We fit the model to two weeks of high-frequency EUR/USD commencing $8^{th}$ March 2021, where week 1 was used as data to estimate the empirical distribution in (6) and where week 2 was used to assess the quality of wthe forecasts. The high-frequency data was provided by the Dukascopy exchange and partially discretised, so that the minimum time between events was 0.05s.

Initially, we plot forecasts from the model in 6 where we plot realisations from the model for 5 minutes after midday on 15th March 2021. We do this for three values of $p$ and using the previous week to estimate the empirical distribution in (6). We can see that the variance is increasing as $p$ increases, consistent with the continuous time random walk model.

Subsequently, we assess the performance of the model at forecasting through a simulation based approach in the spirit of (Andersen et al., 2003). For a given value of $p$ , such an approach iteratively performs Monte Carlo simulations to obtain the distribution of price process at a given time point. Let $\{\hat{Z}_{t}^{(i)}\}$ represent the predicted distribution of the process $Z_{t}$ at time $t$ . As in (Andersen et al., 2003), we are then able to construct a statistic through taking the probability integral transform of $Z_{t}$ through the empirical distribution function $\hat{F}(\{\hat{Z}_{t}^{(i)}\})$ , which will be approximately uniformly distributed if the predictions are accurate. For varying values of $p$ , we assess the quality of forecast predictions using the Kolmogorov-Smirnov distance of the probabilty integral transforms from the uniform distribution. Forecasts were made every 5 minutes over periods of 5 minutes from Monday 0:00AM (UTC) 15th March 2021 to Saturday 0:00AM (UTC) 20th March 2021. Figure 7a shows how the Kolmogorov-Smirnov distance (our measure of prediction accuracy) varies as $p$ varies, using 100,000 Monte Carlo simulations. We see that there is a clear minimum at $p=0.26.$ We cross-reference this with the variance predicted by the model through simulations at varying levels of $p$ , shown in Figure 7b, where we see that the variance is less than the variance in the absence of these correlations ( $p=0.5$ ), to the extent that it is deflated to approximately 52% of the variance without correlations. Indeed we see that over this week the prevailing trading style is most likely therefore mean-reverting.

**Collected data**

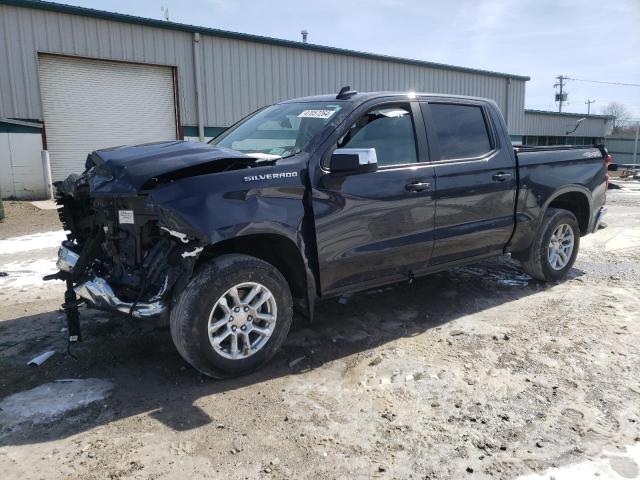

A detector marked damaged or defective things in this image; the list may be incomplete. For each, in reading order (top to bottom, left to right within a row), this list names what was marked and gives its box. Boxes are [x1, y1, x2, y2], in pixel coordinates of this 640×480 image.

crumpled hood [87, 141, 255, 195]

**Exercise requirements**
(1) According to the EUR/USD passage, at what value of p does the Kolmogorov-Smirnov distance show a clear minimum?
(2) From the EUR/USD passage, reproduce word for word the part that opens with the words containing "We fit the model" and closes with "events was 0.05s.".

**Task answers**
(1) p = 0.26

(2)
We fit the model to two weeks of high-frequency EUR/USD commencing $8^{th}$ March 2021, where week 1 was used as data to estimate the empirical distribution in (6) and where week 2 was used to assess the quality of wthe forecasts. The high-frequency data was provided by the Dukascopy exchange and partially discretised, so that the minimum time between events was 0.05s.